**RECORDS SUPPLIED:**
= = = = =

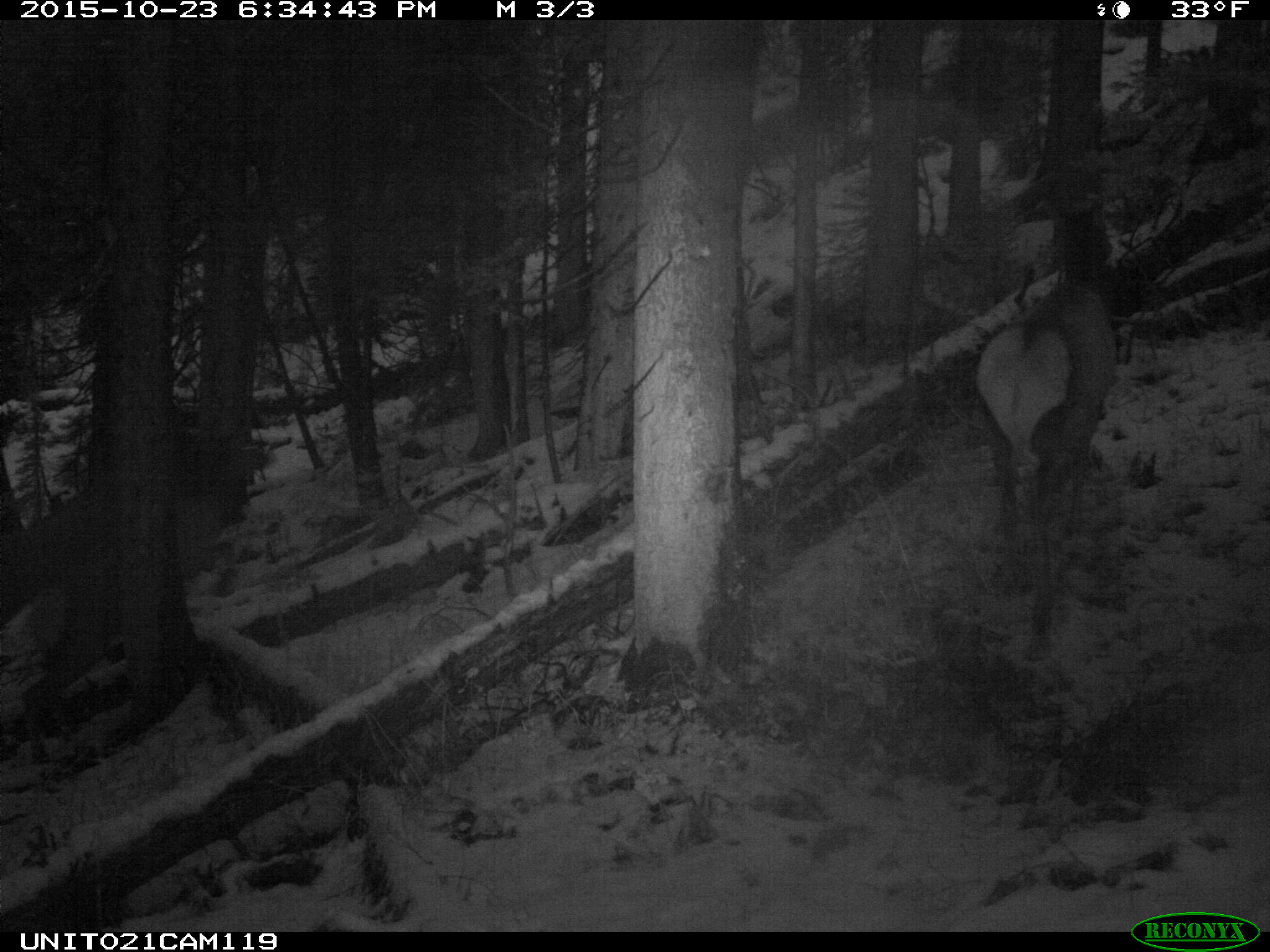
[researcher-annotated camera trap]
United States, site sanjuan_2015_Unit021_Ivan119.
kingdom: Animalia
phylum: Chordata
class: Mammalia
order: Artiodactyla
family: Cervidae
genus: Cervus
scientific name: Cervus elaphus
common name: red deer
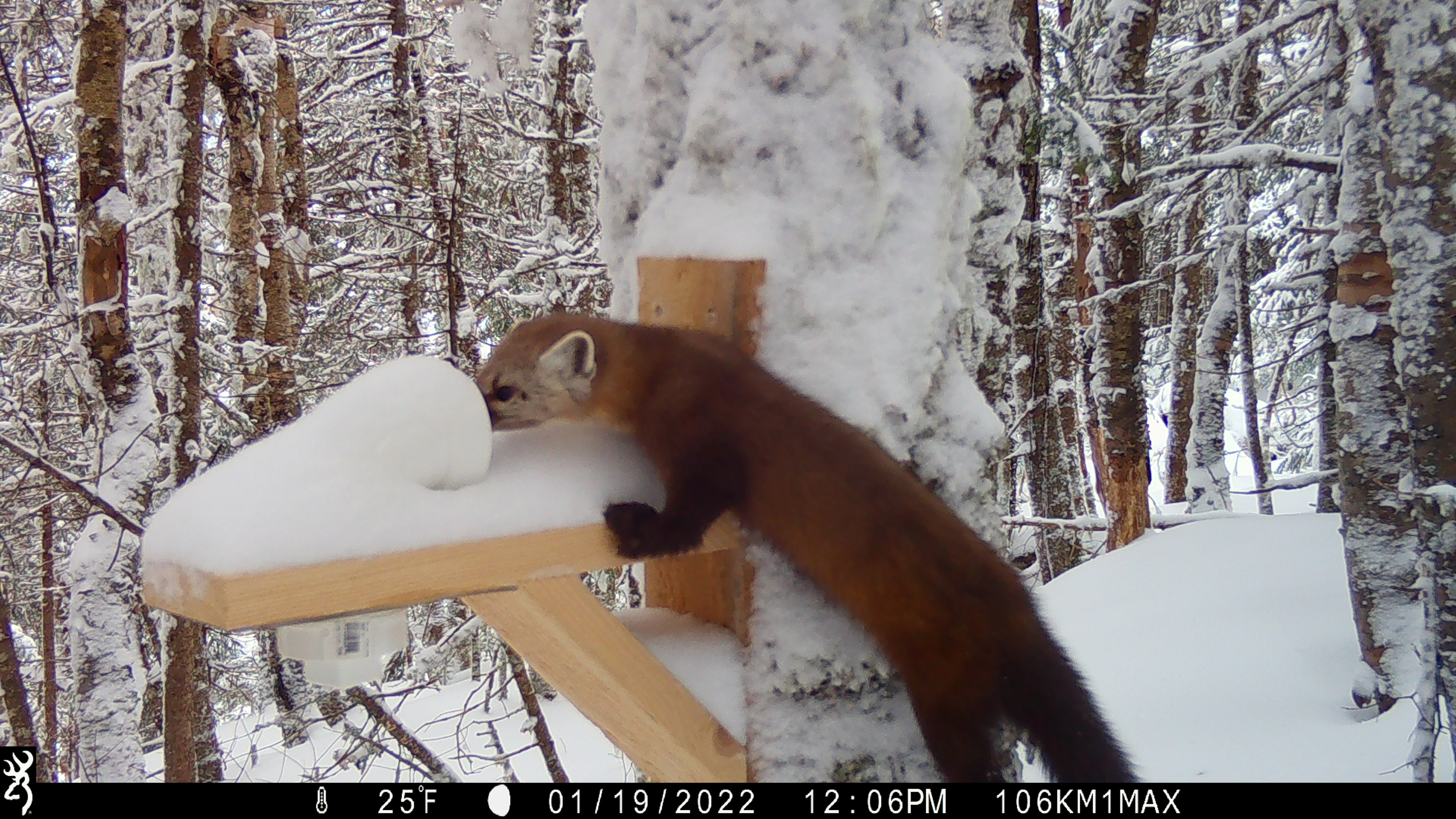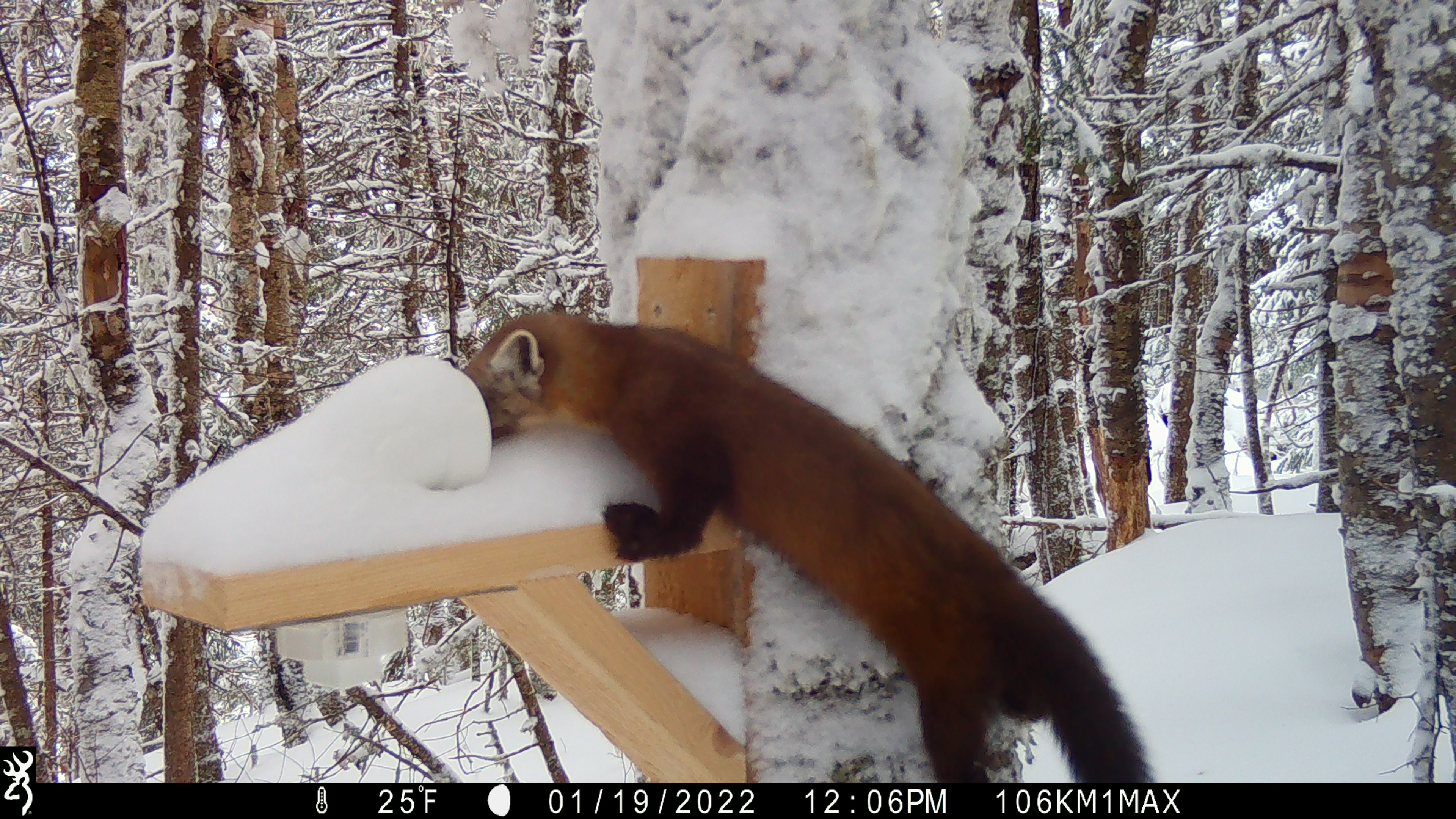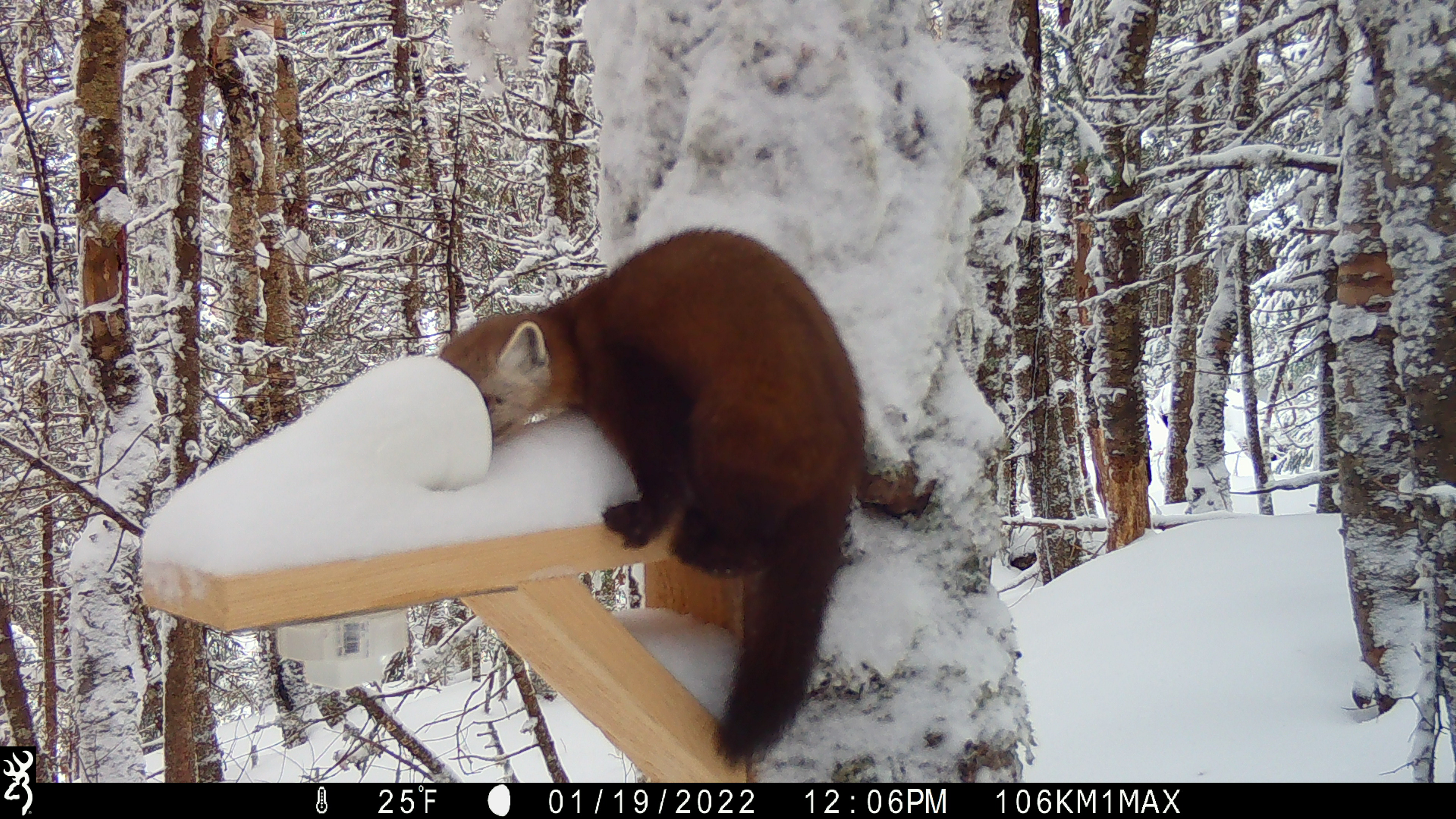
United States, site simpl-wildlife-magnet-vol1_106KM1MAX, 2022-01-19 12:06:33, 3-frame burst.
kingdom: Animalia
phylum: Chordata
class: Mammalia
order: Carnivora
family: Mustelidae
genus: Martes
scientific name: Martes americana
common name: american marten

= = = = =

**PROBLEM REQUIREMENTS:**
Extract all the data above exactly, excluding every picture.

**ANSWER FOR THE TASK:**
[researcher-annotated camera trap]
United States, site sanjuan_2015_Unit021_Ivan119.
kingdom: Animalia
phylum: Chordata
class: Mammalia
order: Artiodactyla
family: Cervidae
genus: Cervus
scientific name: Cervus elaphus
common name: red deer
United States, site simpl-wildlife-magnet-vol1_106KM1MAX, 2022-01-19 12:06:33, 3-frame burst.
kingdom: Animalia
phylum: Chordata
class: Mammalia
order: Carnivora
family: Mustelidae
genus: Martes
scientific name: Martes americana
common name: american marten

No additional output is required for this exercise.